Everyone knows that the citizens of the first world no longer make anything. And by make anything, I don’t mean manufacture in the industrial sense. I mean actually make something. We are divorced from the work of our hands, and now spend all of our time slumped in front of a screen of some sort. A screen which keeps getting smaller. Right now you’re no doubt reading this post from a screen the size of a bandaid.
We don’t weave our rugs or mill our wheat or cobble shoes or pluck a few hairs from a horse’s tail to make a paintbrush capable of rendering the slenderest of lines. Not that I want to pluck hairs from a horse’s tail for any reason. But I would like to reconnect with my hands, my physical self. This sensation of disconnect between the work we do and our physical lives was underscored by reading Virginia Lee Burton: A Life in Art.

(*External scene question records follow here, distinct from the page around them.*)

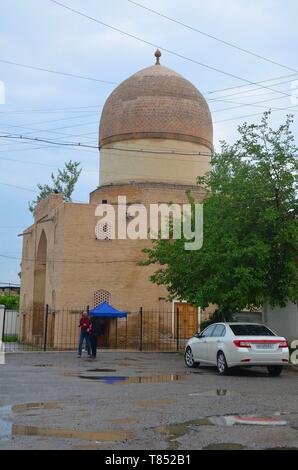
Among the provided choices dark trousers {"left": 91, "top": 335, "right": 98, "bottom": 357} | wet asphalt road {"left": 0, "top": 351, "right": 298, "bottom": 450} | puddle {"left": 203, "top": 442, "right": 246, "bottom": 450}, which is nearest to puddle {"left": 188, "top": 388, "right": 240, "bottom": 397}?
wet asphalt road {"left": 0, "top": 351, "right": 298, "bottom": 450}

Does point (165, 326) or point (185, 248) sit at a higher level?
point (185, 248)

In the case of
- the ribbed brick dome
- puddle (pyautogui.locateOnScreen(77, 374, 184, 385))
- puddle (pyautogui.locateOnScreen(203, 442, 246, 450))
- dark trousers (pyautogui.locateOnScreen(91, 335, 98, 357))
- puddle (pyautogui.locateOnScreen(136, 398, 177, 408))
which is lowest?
puddle (pyautogui.locateOnScreen(203, 442, 246, 450))

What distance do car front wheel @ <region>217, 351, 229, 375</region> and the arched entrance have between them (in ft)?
72.7

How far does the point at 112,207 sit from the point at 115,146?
15.2 ft

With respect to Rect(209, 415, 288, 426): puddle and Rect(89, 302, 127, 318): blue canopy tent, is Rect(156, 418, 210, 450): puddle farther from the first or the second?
Rect(89, 302, 127, 318): blue canopy tent

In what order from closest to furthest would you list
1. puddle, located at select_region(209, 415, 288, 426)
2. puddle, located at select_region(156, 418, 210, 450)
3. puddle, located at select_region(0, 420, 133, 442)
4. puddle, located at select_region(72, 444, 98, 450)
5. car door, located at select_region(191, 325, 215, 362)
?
puddle, located at select_region(72, 444, 98, 450)
puddle, located at select_region(156, 418, 210, 450)
puddle, located at select_region(0, 420, 133, 442)
puddle, located at select_region(209, 415, 288, 426)
car door, located at select_region(191, 325, 215, 362)

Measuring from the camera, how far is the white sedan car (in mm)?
14023

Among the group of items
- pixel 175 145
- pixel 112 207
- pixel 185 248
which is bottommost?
pixel 185 248

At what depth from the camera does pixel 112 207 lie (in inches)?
1182

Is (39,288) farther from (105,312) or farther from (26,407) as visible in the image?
(26,407)

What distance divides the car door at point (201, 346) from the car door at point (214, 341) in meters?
0.21
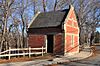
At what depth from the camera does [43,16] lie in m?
36.8

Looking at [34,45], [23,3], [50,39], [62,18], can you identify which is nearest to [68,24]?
[62,18]

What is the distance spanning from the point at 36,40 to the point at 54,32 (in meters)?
3.17

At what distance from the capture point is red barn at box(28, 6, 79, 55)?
3291 centimetres

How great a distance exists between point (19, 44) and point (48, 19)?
24353 mm

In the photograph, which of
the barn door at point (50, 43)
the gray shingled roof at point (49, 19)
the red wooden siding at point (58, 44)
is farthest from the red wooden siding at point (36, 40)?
the red wooden siding at point (58, 44)

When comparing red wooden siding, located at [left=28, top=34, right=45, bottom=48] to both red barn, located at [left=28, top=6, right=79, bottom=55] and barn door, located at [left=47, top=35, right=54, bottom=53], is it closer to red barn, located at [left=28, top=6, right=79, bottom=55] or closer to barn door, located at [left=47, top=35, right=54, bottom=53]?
red barn, located at [left=28, top=6, right=79, bottom=55]

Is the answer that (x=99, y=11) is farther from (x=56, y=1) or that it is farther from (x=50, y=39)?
(x=50, y=39)

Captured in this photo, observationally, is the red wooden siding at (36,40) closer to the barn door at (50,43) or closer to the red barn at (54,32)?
the red barn at (54,32)

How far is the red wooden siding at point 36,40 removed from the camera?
34153 mm

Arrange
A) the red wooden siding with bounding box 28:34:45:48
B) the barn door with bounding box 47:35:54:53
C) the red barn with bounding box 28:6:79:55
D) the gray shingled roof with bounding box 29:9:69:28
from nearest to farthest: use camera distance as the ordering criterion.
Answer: the red barn with bounding box 28:6:79:55, the gray shingled roof with bounding box 29:9:69:28, the barn door with bounding box 47:35:54:53, the red wooden siding with bounding box 28:34:45:48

She was an artist and author of children’s books. She met publishers’ deadlines, met her own deadlines, cooked, canned food, ran a design collective, danced, raised children and sheep, tended to the ego of her famous sculptor husband, all while entertaining copious friends who stopped by for feasts of lamb roasted over an open fire in the summer and Scandinavian nisu bread and carol-singing around a spinet in the winter. Oh, and she designed and made by hand the family’s annual Christmas card. And another thing: she didn’t seem to irritate people with all this bustling productivity. A quality which would alone justify a biography.
Burton was eminently connected to culture and ideas and the abstract, but practical all the same. Ideas were based in the real world, and design concepts were carried out by hand. The Folly Cove Designers, the group she founded, created incredibly detailed and beautiful designs. They were also the craftsmen and technicians, expected to develop techniques sophisticated enough to meet the aesthetic demands of their designs, and designs rigorous enough to work within the parameters of their technology. They carved these designs into linoleum blocks and inked and pressed the blocks by hand onto fabric to create placemats and tea towels and more – pieces for everyday use. It’s hard to believe that there was a time when our homes were filled with items, from the chamber pot to the silverware, that were made by hand. The Folly Cove Designers insisted on carrying on this tradition by making useful items that were also beautiful, removing art from the realm of the specialist and putting good design back into the hands, literally, of the consumer.
Burton insisted on utilizing the labor-intensive process of the hand-made, not for nostalgia’s sake, but for her own sake, for the sake of living the best life possible. And living the best life possible involves making things. Not all of the time, not everything, but something, and, in doing so, acknowledging that your hands need real work. It sounds overly simplistic, and certainly contemporary life cannot be built brick by handmade brick. But in our hurry to surround ourselves with synthetic materials engineered to make our lives easier, we forget that we ourselves are made up of organic matter. That we are just waiting to be made into compost, and that we recognize ourselves in the natural world and miss being a part of things, so to speak.
Virginia Lee Burton: A Life in Art by Barbara Elleman is a slender volume, and not intended to be comprehensive in matters of design, or craft, or even Virginia Lee Burton herself. But it captured the spirit of a life well-lived. I think I’ll head into my studio now, just after I whip up an apple pie from scratch.